I'm already looking forward to tomorrow's scone, and some friendly chit chat with my brothers and sisters at my new favorite hang in the 'hood. Venice style.


* For the record, at GTA you MAY have omissions (I don't care for the kale on the egg sandwich and I hate mustard, so bonus!) but you may not have additions. So there.

GTA
1427 Abbot Kinney Blvd.
Venice

Friday, June 3, 2011

Venice Cultural Corridor Happenings

We zoomed up and down the "Cultural Corridor"(which I so dubbed it because of the art galleries, Pacific Resident Theater, Beyond Baroque, SPARC, etc, of the main artery) of Venice Boulevard last night to catch art works that ranged the gamut from hippie to posh and back to hippie again.

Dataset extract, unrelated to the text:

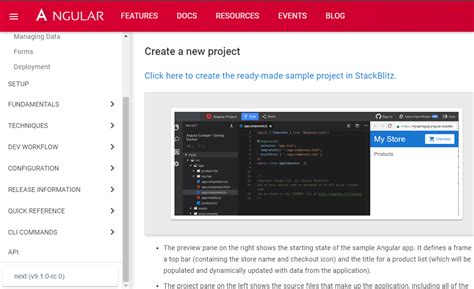 Image result for Angular Overview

Beyond Baroque & Gerry Fialka hosted the re-lighting of the neon 7 Dudley sign (and the continuance of 7 Dudley Cinema) that used to hang in our dearly departed Sponto's Gallery. When my gang arrived via bike, bells a-dinging, it was to join the crowd gathered out front of Beyond Baroque singing, "This Land Is Your Land" together. Then at 4 minutes and 20 seconds after 7:00 pm, after the now-obligatory chant yelled at any Sponto Memorial of "SPONTO, GET ME HIGH!!!", the old red light was re-lit to much applause and happy shouting. I felt a little choked up from missing all the good times back at Sponto's Gallery, but then one of his friends, Shirley, approached carrying, well, Sponto. His ashes. So he was kinda there after all. Oh, Venice ... how we love you.

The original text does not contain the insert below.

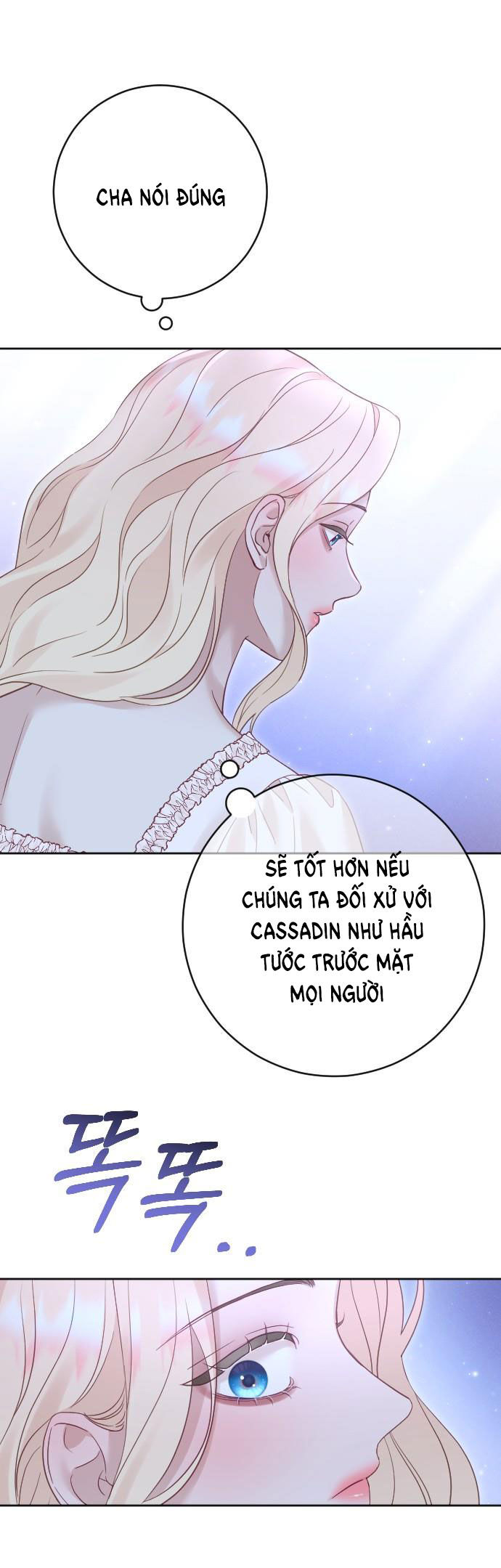 Thuần Hóa Nam Nô Lệ Hắc Hóa Chapter 39.2 - 22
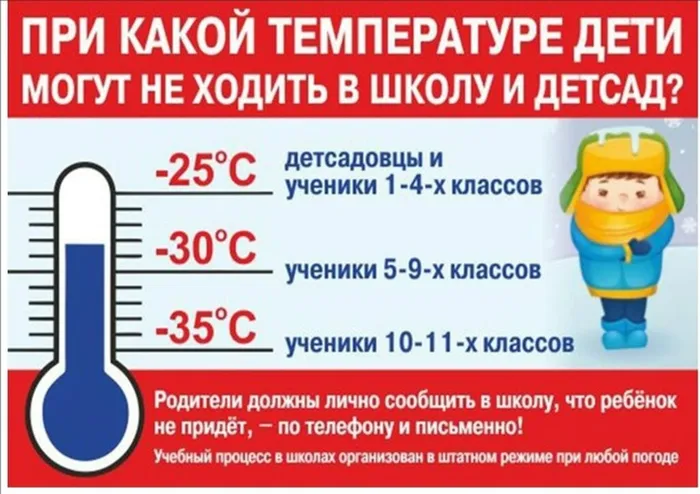 t2vGQzbjv58WZlysYMXQE8_ra-ZmpOE6YFbN5mbl588uPCyKTSjR1wOfkSokcsOmuYpwCYeePOcrjda7rm17VpPF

Then it was off to the other end of Venice Blvd, to the LA Louver to catch the latest opening, Tom Wudl's "immensities and infinities: further specimens from the flowerbank world". It explores the "Avatamasaka Sutra/Flower Ornament Sutra", and they were lovely in their detail. It was all pretty cool, with a lot of familiar local faces in attendance.


Upstairs were sculptures, works on paper and a new painting in the Wormwood series of works by Enrique Martinez Celaya. Again, pretty cool ... just nothing that moved me to my core to want to gush over.


The best piece of the whole evening was saved for last ... I mean, check out this sunset! It was more special than normal ... it was more golden and just bigger somehow. It felt good just to be alive and able to look at it, with scores of like-minded folks outside celebrating the approach of official Summer (though it was CHILLY!), love, and being right where you want to be.


I get these little Notes From The Universe messages that are always so right on, and while thinking about all the art and hijinks of the day, this one came in, and reiterated what I was feeling ... about everything:

Have your preferences. Go where you're drawn. And dwell upon all that is good.